**WRITTEN REQUEST:** Copy the material below word for word, every line in its original order.

**RECORDS SHOWN:**
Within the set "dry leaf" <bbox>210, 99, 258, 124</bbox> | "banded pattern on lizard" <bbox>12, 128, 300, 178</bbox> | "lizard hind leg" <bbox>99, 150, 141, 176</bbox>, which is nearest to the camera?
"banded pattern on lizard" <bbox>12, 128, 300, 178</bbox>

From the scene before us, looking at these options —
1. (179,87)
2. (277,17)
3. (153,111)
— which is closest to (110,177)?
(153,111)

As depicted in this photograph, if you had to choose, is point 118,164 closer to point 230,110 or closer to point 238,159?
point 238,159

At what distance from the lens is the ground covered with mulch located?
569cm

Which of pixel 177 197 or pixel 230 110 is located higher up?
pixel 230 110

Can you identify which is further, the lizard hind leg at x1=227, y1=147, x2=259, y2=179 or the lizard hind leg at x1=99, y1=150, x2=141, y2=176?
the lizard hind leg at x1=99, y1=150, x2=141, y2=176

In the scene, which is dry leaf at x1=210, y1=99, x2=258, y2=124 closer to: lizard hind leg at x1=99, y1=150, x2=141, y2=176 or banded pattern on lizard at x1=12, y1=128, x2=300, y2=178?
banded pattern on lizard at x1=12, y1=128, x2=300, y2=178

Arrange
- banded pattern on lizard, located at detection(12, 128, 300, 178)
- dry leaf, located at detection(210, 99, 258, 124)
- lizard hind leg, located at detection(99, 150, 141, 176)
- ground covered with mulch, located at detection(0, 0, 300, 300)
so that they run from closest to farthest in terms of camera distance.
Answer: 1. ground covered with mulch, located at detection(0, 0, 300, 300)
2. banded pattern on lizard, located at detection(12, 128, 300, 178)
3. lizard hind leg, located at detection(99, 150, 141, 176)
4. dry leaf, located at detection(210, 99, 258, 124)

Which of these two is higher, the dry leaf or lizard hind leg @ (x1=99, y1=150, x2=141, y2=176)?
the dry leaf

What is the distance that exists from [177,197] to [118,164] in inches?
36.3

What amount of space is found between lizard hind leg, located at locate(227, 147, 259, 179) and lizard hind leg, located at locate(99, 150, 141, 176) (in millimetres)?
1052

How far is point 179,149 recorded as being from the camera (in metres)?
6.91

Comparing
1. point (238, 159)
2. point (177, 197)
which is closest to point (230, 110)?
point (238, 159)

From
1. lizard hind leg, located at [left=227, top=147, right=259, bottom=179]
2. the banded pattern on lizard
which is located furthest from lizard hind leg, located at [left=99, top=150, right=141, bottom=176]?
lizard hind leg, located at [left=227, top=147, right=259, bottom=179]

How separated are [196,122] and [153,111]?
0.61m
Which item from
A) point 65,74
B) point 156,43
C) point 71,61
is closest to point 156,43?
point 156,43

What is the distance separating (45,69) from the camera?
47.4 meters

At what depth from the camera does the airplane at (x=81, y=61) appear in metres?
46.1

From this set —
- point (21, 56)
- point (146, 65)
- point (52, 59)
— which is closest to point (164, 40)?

**SOLUTION TO THIS PROBLEM:**
Within the set "dry leaf" <bbox>210, 99, 258, 124</bbox> | "banded pattern on lizard" <bbox>12, 128, 300, 178</bbox> | "lizard hind leg" <bbox>99, 150, 141, 176</bbox>, which is nearest to the camera?
"banded pattern on lizard" <bbox>12, 128, 300, 178</bbox>

From the scene before us, looking at these options —
1. (179,87)
2. (277,17)
3. (153,111)
— which is closest to (110,177)?
(153,111)

As depicted in this photograph, if you had to choose, is point 118,164 closer to point 230,110 or closer to point 238,159?
point 238,159

At what distance from the lens is the ground covered with mulch located?
569cm

Which of pixel 177 197 or pixel 230 110 is located higher up?
pixel 230 110

Can you identify which is further, the lizard hind leg at x1=227, y1=147, x2=259, y2=179 or the lizard hind leg at x1=99, y1=150, x2=141, y2=176?
the lizard hind leg at x1=99, y1=150, x2=141, y2=176

In the scene, which is dry leaf at x1=210, y1=99, x2=258, y2=124 closer to: lizard hind leg at x1=99, y1=150, x2=141, y2=176 or banded pattern on lizard at x1=12, y1=128, x2=300, y2=178?
banded pattern on lizard at x1=12, y1=128, x2=300, y2=178

Arrange
- banded pattern on lizard, located at detection(12, 128, 300, 178)
- dry leaf, located at detection(210, 99, 258, 124)
- lizard hind leg, located at detection(99, 150, 141, 176)
- ground covered with mulch, located at detection(0, 0, 300, 300)
so that they run from closest to farthest in terms of camera distance.
Answer: 1. ground covered with mulch, located at detection(0, 0, 300, 300)
2. banded pattern on lizard, located at detection(12, 128, 300, 178)
3. lizard hind leg, located at detection(99, 150, 141, 176)
4. dry leaf, located at detection(210, 99, 258, 124)

Which of these two is higher, the dry leaf or lizard hind leg @ (x1=99, y1=150, x2=141, y2=176)?
the dry leaf

What is the distance that exists from [177,197] to [118,164] in inches?
36.3

What amount of space is found between lizard hind leg, located at locate(227, 147, 259, 179) and lizard hind leg, located at locate(99, 150, 141, 176) (in millimetres)?
1052

How far is point 179,149 recorded as being from the camera (in metres)?
6.91

Comparing
1. point (238, 159)
2. point (177, 197)
which is closest to point (230, 110)?
point (238, 159)

From
1. lizard hind leg, located at [left=227, top=147, right=259, bottom=179]
2. the banded pattern on lizard
which is located furthest from lizard hind leg, located at [left=99, top=150, right=141, bottom=176]?
lizard hind leg, located at [left=227, top=147, right=259, bottom=179]

How separated are [196,122] and [153,111]?
0.61m
Which item from
A) point 65,74
B) point 156,43
C) point 71,61
is closest to point 156,43?
point 156,43

What is the distance separating (45,69) from the camera?
47.4 meters

At what depth from the camera does the airplane at (x=81, y=61) appear in metres?
46.1

From this set —
- point (21, 56)
- point (146, 65)
- point (52, 59)
— which is closest to point (164, 40)?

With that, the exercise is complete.